DOCUMENT EXCERPT:
# Fixed Theater Seating Help



## Ryan Kelly (Oct 23, 2013)

Hello all, 
I'm Ryan, i'm new, not only the forum, but also to my Technical Director position at the Playhouse On Park theater in West Hartford, CT. 

We've had a few broken seats in our venue for quite some time, and what they've done to "fix" the problem was strip seats that historically don't sell very well during our main season, and use those to fix the better positioned broken seat. 

I. cannot. for. the. life. of. me. identify these seats. I checked with Wenger co. and a bunch of other national retailers, but can't find a matching style. 
I've found a piece of cloth that looks very similar to it, link below: 
(*Interweave : Amethyst)*
http://www.johnstontextiles.com/decorative/patterndetail.aspx


Here are a few pictures of the seating. 
https://www.dropbox.com/s/aa97487m6vrgwmv/20131017_142241.jpg
https://www.dropbox.com/s/q6sjrc3opowmvk1/20131017_142302.jpg
https://www.dropbox.com/s/y8dpqfk3zoyiqs5/20131017_142326.jpg

Can anyone point me in the right direction?

Thanks all
-Ryan


----------



## Footer (Oct 23, 2013)

Did you talk to American Seating? They a decent majority of the seating installs in the US. They have a few contractors that work with them that will repair your entire room for 5 bucks a seat, including springs, anchors, and hardware. Had them go through both of our venues and have had very few problems since. 

One issue you could have is as people have taken seats from less sold areas they could have replaced seats with the wrong size. You would be amazed how many different widths of seats goes into a venue.


----------



## BillConnerFASTC (Oct 24, 2013)

I believe it's an import, a knock off of an Irwin Marquee, but not sure. You can get any fabric on any seat, so I would not rely on fabric. It might have been sold by http://www.preferred-seating.com/theater-seating.html, who basically parts from different sources - a lot in far east or South America - but who don't own tools or manufacturing facilities. What appears to be an all plastic standard is a give away. Not a surprise it has not lasted long but I'll bet they were low bid - probably by a lot. You probably won't be able to find the same parts and may have to buy a row or section and use what you take out for parts. The institution should really start planning for replacement because these are simply low quality chairs. I'd suggest you contact the local Irwin Seating dealer because their standard product is pretty close.

EXCERPTED DATA:
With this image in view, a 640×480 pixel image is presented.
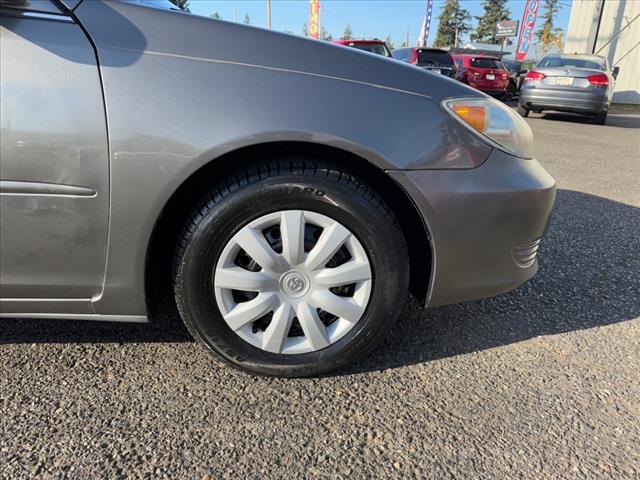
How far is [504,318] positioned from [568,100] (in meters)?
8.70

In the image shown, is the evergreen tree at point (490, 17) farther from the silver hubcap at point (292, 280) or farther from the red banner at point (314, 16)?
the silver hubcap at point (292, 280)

...

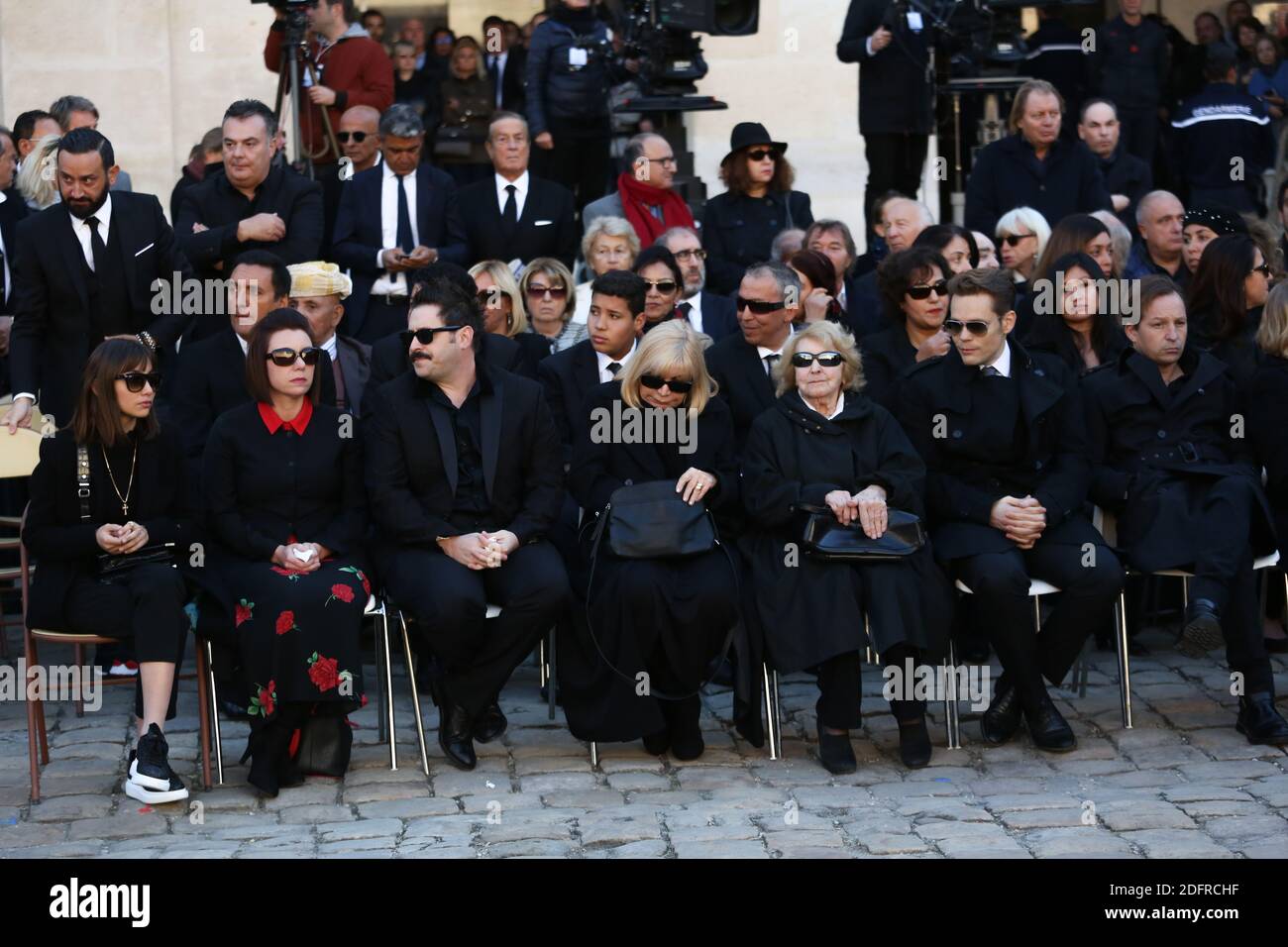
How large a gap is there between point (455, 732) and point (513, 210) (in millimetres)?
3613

...

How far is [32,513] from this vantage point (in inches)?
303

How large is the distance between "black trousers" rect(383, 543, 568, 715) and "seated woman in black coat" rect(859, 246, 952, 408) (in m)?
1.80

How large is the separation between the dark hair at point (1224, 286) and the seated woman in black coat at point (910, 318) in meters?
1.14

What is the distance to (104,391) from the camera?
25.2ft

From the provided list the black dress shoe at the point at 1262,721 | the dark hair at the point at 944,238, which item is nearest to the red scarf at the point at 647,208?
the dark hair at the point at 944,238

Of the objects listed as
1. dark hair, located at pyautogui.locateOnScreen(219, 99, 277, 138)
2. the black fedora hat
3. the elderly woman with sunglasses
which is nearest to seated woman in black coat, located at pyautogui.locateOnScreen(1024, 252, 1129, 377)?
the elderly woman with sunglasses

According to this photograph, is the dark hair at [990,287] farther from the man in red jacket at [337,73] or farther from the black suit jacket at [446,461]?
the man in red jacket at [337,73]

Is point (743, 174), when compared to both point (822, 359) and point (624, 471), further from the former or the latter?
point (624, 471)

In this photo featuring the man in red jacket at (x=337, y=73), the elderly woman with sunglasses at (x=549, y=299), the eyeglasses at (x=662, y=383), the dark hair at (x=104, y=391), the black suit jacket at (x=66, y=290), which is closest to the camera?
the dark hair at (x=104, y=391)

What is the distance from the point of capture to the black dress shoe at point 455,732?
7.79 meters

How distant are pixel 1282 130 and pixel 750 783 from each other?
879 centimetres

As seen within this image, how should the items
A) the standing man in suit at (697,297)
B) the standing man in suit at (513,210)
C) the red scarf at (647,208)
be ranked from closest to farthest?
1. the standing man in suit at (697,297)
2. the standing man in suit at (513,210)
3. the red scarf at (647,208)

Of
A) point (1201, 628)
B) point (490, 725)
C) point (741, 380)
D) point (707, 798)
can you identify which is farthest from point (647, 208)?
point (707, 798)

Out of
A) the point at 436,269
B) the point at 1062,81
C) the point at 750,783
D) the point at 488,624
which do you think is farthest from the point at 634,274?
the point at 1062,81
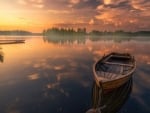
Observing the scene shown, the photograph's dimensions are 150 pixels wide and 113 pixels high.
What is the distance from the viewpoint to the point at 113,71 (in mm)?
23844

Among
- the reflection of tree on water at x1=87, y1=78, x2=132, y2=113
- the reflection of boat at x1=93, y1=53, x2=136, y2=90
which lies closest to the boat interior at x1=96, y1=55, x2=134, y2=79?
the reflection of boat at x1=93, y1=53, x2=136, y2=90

WHAT TO WORK ON:
1. In the seating thread, what do the contractors who work with American Seating charge to repair an entire room?
2. Please update everything from "We've had a" down to "positioned broken seat." in the seating thread, swapping "main season" for "regular season".
The material plays no part in what comes next.

ANSWERS:
1. 5 bucks a seat, including springs, anchors, and hardware.

2.
We've had a few broken seats in our venue for quite some time, and what they've done to "fix" the problem was strip seats that historically don't sell very well during our regular season, and use those to fix the better positioned broken seat.